→ **Indicaciones de la tarea**
Reescribe el fragmento de la reseña sobre Luzifer que va desde "Podemos definir a" hasta "a otro nivel.", y pon "drama" en lugar de "melodrama".
==== Texto de la página ====
Podemos definir a Luzifer como un thriller de montaña, misterioso y tenso, pero también como una película sobre la existencia, vehemente, fanática y cargada de información in explícita -no clara, no simple, que puede confundir nuestro sentido y en general está oculta-, donde los elementos funcionan como atmósfera apretando una burbuja húmeda, lacerante y espesa. Escrita y dirigida por el austríaco Peter Brunner, protagonizada por Franz Rogowski y Susanne Jensen, y producida por el patriarca del cine austriaco Ulrich Seidl, Luzifer es también un melodrama actual para ver con entrega y avidez, que nos demanda ingresar en el ritual de la erótica, de su sentido propio y dislocado, con al menos dos capas de relato, una que hace avanzar la trama, otra que motiva las transmutaciones y superaciones a otro nivel.

El disparador es una historia real, aunque en realidad no se nota. Queda de aquello el interés del director por las formas de la encarnación de la fe en la fuerza vital. La película de inmediato nos instala en un páramo donde habitan nuestros protagonistas, en medio de los Alpes, un lugar perdido para toda mirada utilitarista y eficiente. Johannes, un joven crecido en la montaña; Arthur, su águila dorada, criada por él junto a otras aves de rapiña, las montañas, la niebla, el entorno todo; y María, madre de Johannes, de la que pronto sabemos que porta una vida intensa con un pasado punk subyacente. Ellos -montañeses, entregados y autolegitimados- viven una cotidianidad de inmersión compleja y completa en la persistente contradicción con la hostilidad natural. La locación supuso la preparación del equipo durante meses para poder habitar las formas locales que dan sustancia a la película.Salvo Rogowski, ninguno de los actores es profesional, son locales y esto  se trasluce en la radicalidad de las actuaciones. El Johannes de Rogowski logra camuflarse con los demás, incluidos el águila, las montañas, los deshielos, componiendo un escenario inestable, fascinante, medio animal y poderoso en sus formas primarias. Susanne Jensen tiene su historia; artista alemana sobreviviente de abuso y pastora evangélica en la actualidad, termina ganando como mejor actriz en Sitges por este papel.

El hilo narrativo gira en torno al asedio, por parte de una compañía turística, sobre el terreno en el que habita Johannes y su familia, con el objetivo de instalar un teleférico de acceso al resort. Con tintes post punk, su trama retoma el cuerpo a cuerpo de las tribus urbanas de los 80s: anarco contraculturales contra violentos skinheads. Aquellos, quienes resistían junto a sus padres en las revueltas sindicales ante el desmembramiento del entramado social de la clase obrera en un mundo abierto al capitalismo feroz durante la década del cambio de la economía industrial a la sociedad de servicios; ese punk inicial que también, y en el mismo sentido, se alzaba contra la explotación animal. Y los otros, alineados bajo la manga hegemónica local, aplicando razias autoritarias. De algún modo esa trama se repite igualmente polarizada en el conflicto contemporáneo que trae Luzifer. La mirada diagonal sobre la propiedad de la tierra y sus usos también se hace presente, e inmediatamente emergen dos fuerzas: habitar lo dado como sobre-abundancia en la vitalidad natural, o el dominio y control sobre los recursos vivos limitando y enajenando todo hacia lo que comenzamos a llamar terreno, límite, propiedad y usufructo. En este sentido, no es una película ecologista ni marxista.
==== Registros extraídos ====
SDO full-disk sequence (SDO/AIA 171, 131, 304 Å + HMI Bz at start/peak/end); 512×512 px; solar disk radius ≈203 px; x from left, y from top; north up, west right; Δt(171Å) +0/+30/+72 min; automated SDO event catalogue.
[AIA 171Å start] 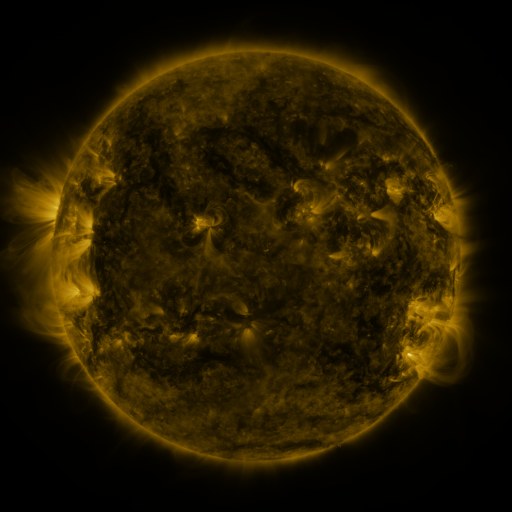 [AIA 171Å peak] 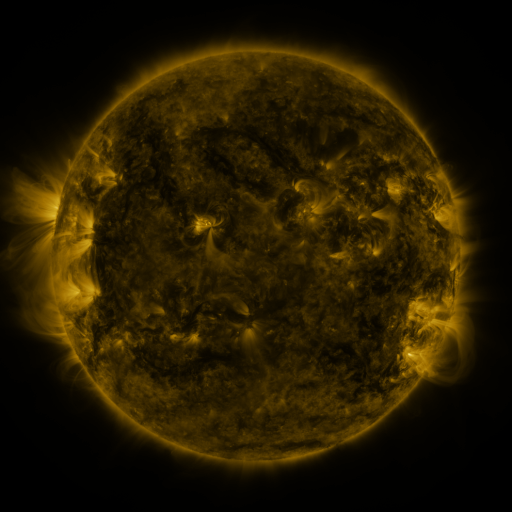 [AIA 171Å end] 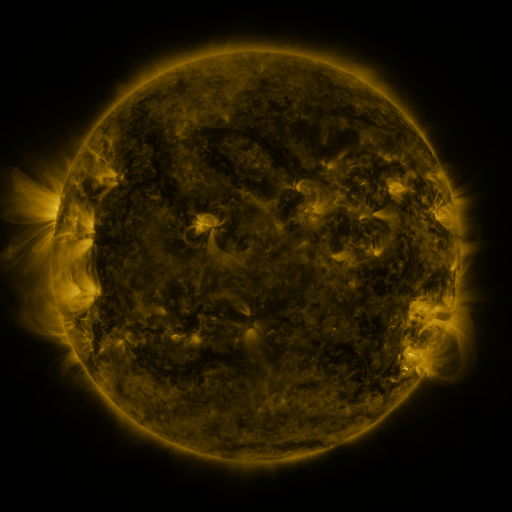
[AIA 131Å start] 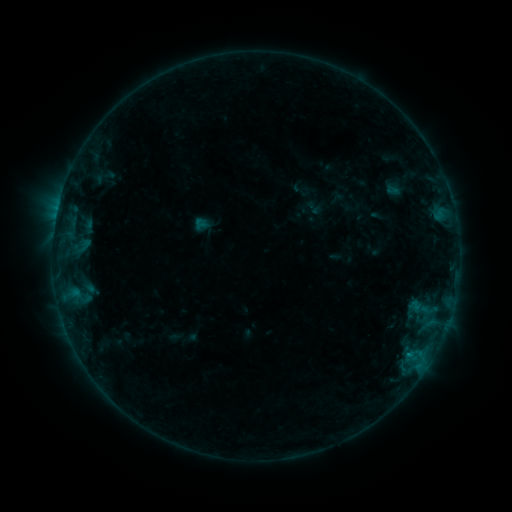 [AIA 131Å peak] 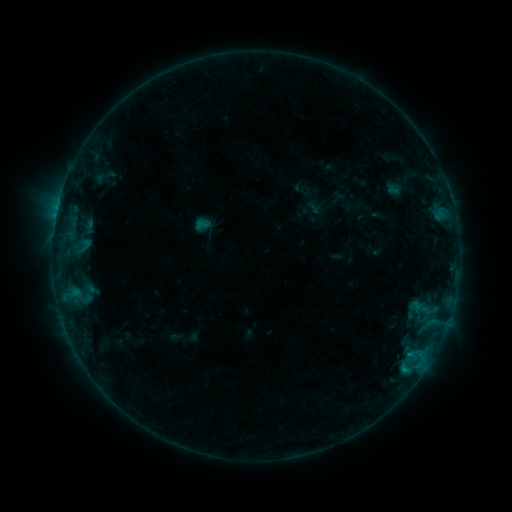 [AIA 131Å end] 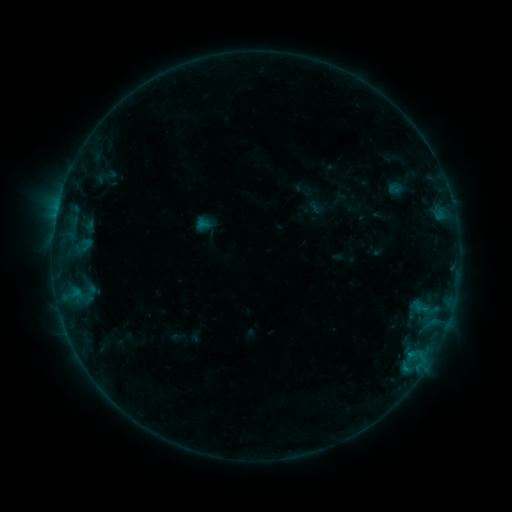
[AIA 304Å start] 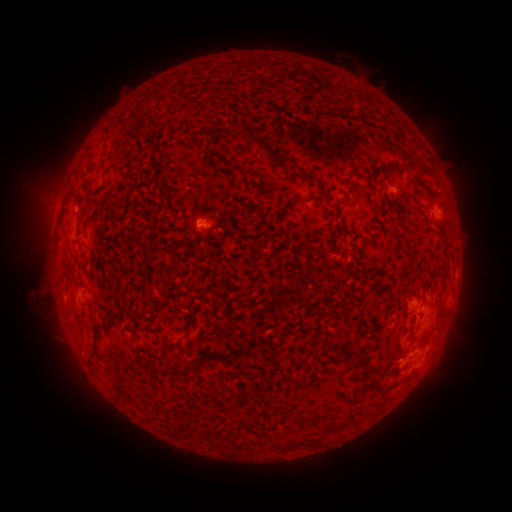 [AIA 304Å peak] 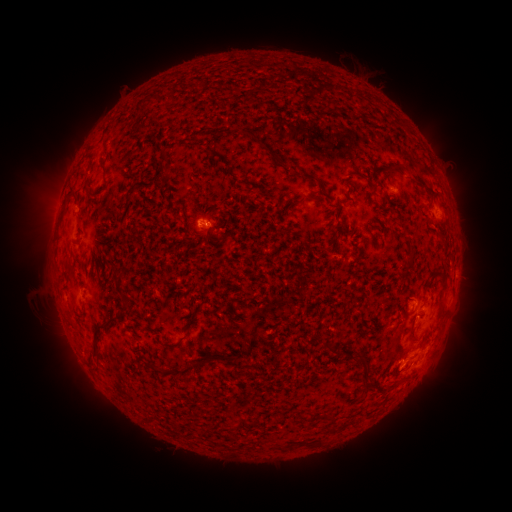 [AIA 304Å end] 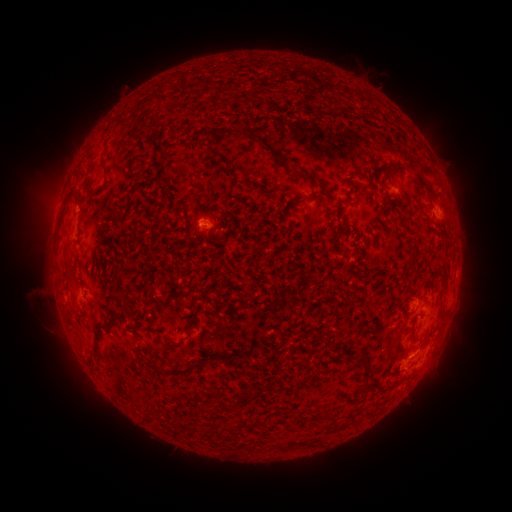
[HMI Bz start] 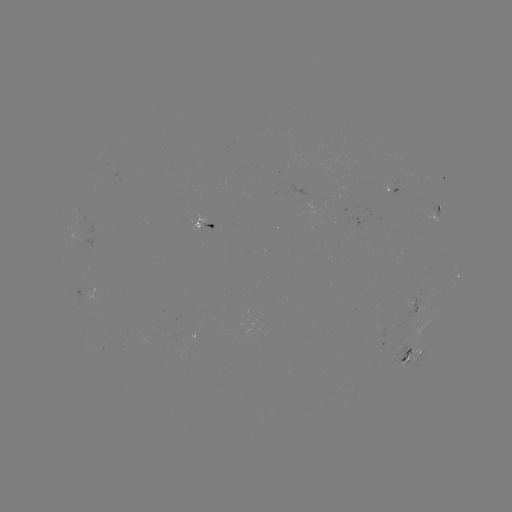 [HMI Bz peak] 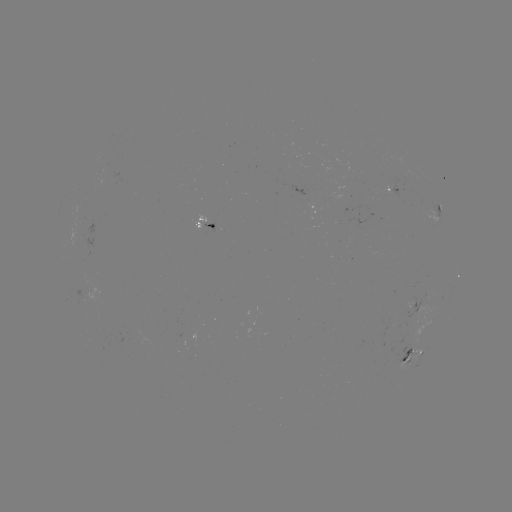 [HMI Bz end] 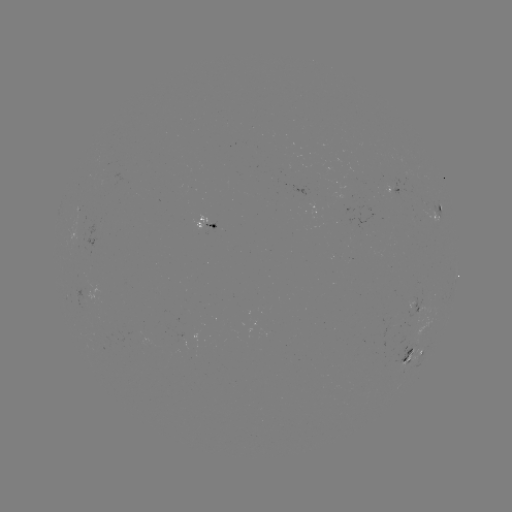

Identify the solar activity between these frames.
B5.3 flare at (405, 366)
====
==== Registros extraídos ====
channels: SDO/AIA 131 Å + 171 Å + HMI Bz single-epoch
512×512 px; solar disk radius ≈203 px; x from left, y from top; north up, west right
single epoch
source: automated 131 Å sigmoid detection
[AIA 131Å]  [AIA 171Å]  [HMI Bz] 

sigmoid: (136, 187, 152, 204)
====
==== Registros extraídos ====
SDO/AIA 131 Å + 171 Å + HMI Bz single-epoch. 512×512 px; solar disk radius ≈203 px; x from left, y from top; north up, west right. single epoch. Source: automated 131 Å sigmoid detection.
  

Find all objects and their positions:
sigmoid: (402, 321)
====
→ **Resultado final**
Podemos definir a Luzifer como un thriller de montaña, misterioso y tenso, pero también como una película sobre la existencia, vehemente, fanática y cargada de información in explícita -no clara, no simple, que puede confundir nuestro sentido y en general está oculta-, donde los elementos funcionan como atmósfera apretando una burbuja húmeda, lacerante y espesa. Escrita y dirigida por el austríaco Peter Brunner, protagonizada por Franz Rogowski y Susanne Jensen, y producida por el patriarca del cine austriaco Ulrich Seidl, Luzifer es también un drama actual para ver con entrega y avidez, que nos demanda ingresar en el ritual de la erótica, de su sentido propio y dislocado, con al menos dos capas de relato, una que hace avanzar la trama, otra que motiva las transmutaciones y superaciones a otro nivel.